- Directed by: Jean Boyer
- Written by: Jean Boyer Arlette de Pitray
- Produced by: Jacques Bar
- Starring: Bourvil Jane Marken Brigitte Bardot
- Cinematography: Charles Suin
- Edited by: Fanchette Mazin
- Music by: Paul Misraki
- Production company: Cité Films
- Distributed by: Victory Films
- Release date: 7 November 1952;
- Running time: 85 minutes
- Country: France
- Language: French
- Box office: 3,915,583 admissions (France)

= Crazy for Love =

1952 film

Crazy for Love (French: Le Trou normand) is a 1952 French comedy film directed by Jean Boyer and starring Bourvil, Jane Marken and, in one of her first appearances, Brigitte Bardot.

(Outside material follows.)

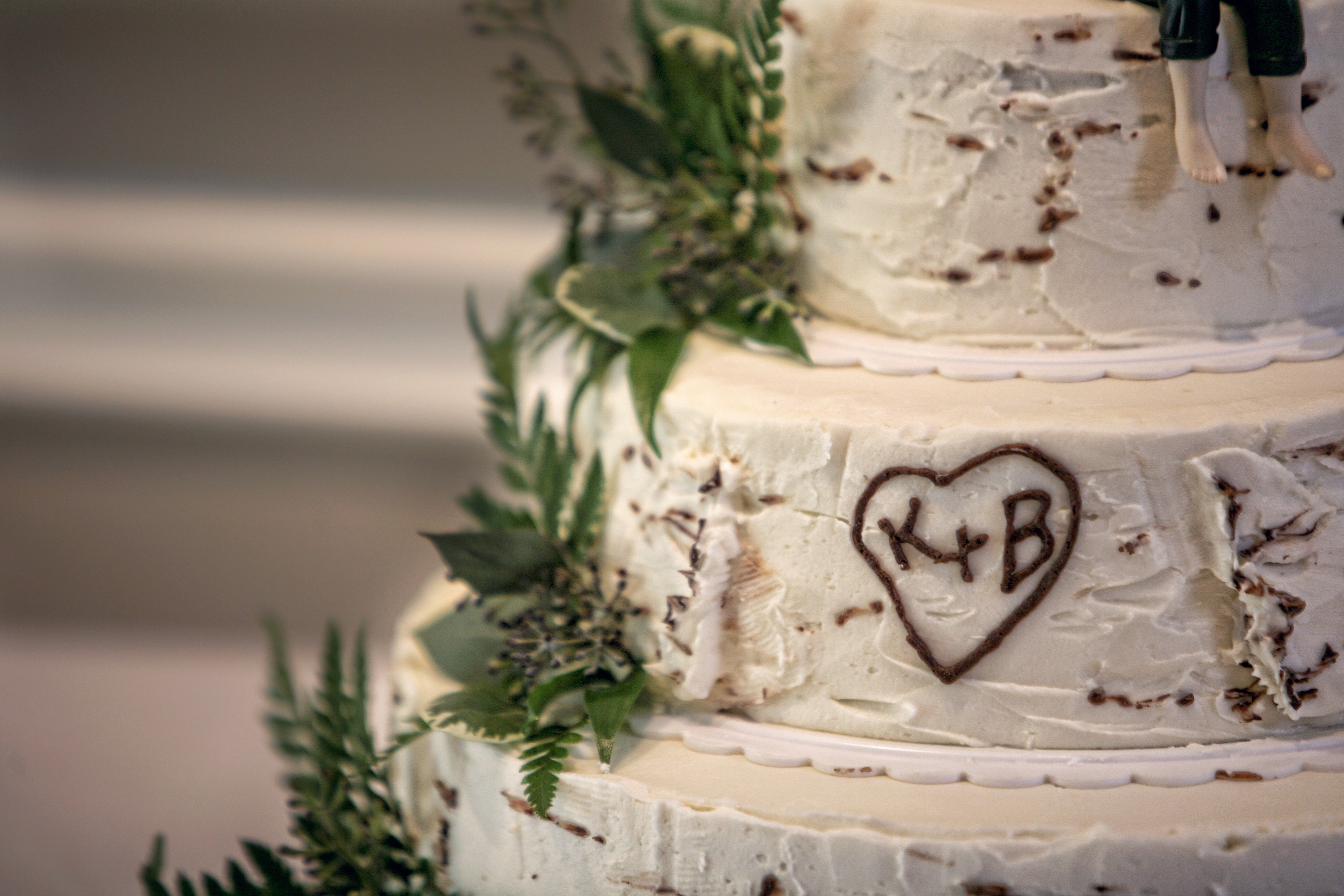 Personalized-real-wedding-planning-inspiration-for-brides-wedding-cake.original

Location shooting took place around Conches-en-Ouche in Normandy. The film's sets were designed by the art director Robert Giordani. The film's French title is a reference to an aperitif of calvados drunk between meals, which also features as the name of the film's disputed tavern.

==Synopsis==
The naive, simpleton countrymen Hippolyte inherits his uncle's inn in Normandy on the condition that he gain his primary school certificate. However his aunt Augustine, who stands to inherit if he does not, sets out to thwart his attempts to do so.

==Cast==

- Bourvil as Hippolyte Lemoine
- Jane Marken as Augustine Lemoine
- Brigitte Bardot as Javotte Lemoine
- Jeanne Fusier-Gir as Maria Courtaine
- Roger Pierre as Jean Marco
- Pierre Larquey as Testu
- Nadine Basile as 	Madeleine Pichet
- Noël Roquevert as Dr. Aubert
- Jacques Deray as Duval
- Georges Baconnet as Pichet
- Albert Duvaleix as 	Le notaire
- Marcel Charvey as 	L'automobiliste snob
- Florence Michael as 	Louisette
- Janine Clairville as 	La serveuse de la charcuterie
- René Worms as 	Le préfet
- Léon Berton as 	Le clerc
- André Dalibert as Firmin, un paysan
- Marcel Meral as Un paysan
- Jean-Pierre Lorrain as 	Un paysan

==Bibliography==
- Lanzoni, Rémi Fournier . French Cinema: From Its Beginnings to the Present. A&C Black, 2004.